In a UN Foundation conference call about climate change, from Svalbard, Norway on Thursday, Wirth said, “[W]e have to--I think, again as I’ve suggested before--undertake an aggressive program to go after those who are among the deniers, who are putting out these mistruths, and really call them for what they’re doing and make a battle out of it. They’ve had pretty much of a free ride so far, and that time has got to stop.”
Wirth also said it was a good thing that people such as weather forecasters have come together “to try to explain climate change and climate impacts when they’re doing the evening news and talking about the weather, which is where most people in the United States get their information. That’s going to be, I think over a period of time, an extremely important set of steps to take.”

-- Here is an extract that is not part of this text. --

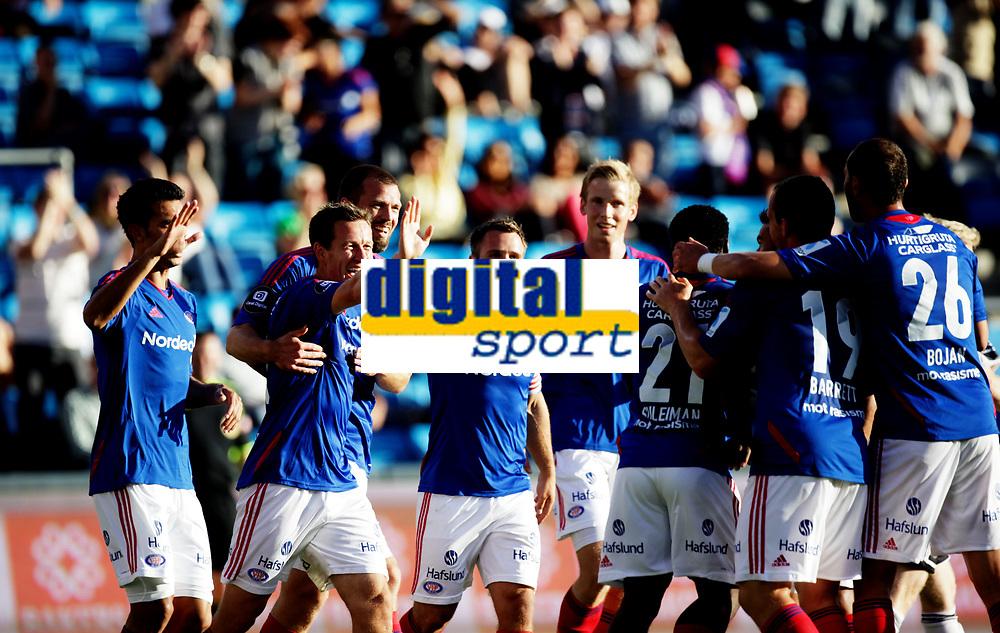 Fotball<br /> Tippeligaen<br /> Ullev&aring;l Stadion 10.08.12<br /> V&aring;lerenga VIF - Odd Grenland<br /> Morten Berre blir gratulert med m&aring;l<br /> Foto: Eirik F&oslash;rde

“We also have to do a better job of having the scientific community being able to explain what they’re doing, and how they’re doing it, and why they’re doing it in very clear terms that are understandable to 300 million Americans,” said Wirth.
As for the recent fires in Southwest and the flooding in the Midwest, Wirth said: “While you can’t predict exactly from the climate models what’s going to happen, we know that the overall trend is going to be increased drought, increased flooding, increased number of fires. And we’re seeing exactly that sort of thing in the United States today with increased flooding this last year, with the fires that have swept, raging through Arizona and western New Mexico and Texas, the kind of dramatic climate impact that we have seen in the United States already.”
“Slowly but surely, people are going to connect the dots,” he said. “They’re going to understand that this is precisely the kind of significant change that has been predicted and that we’re slowly but surely seeing.”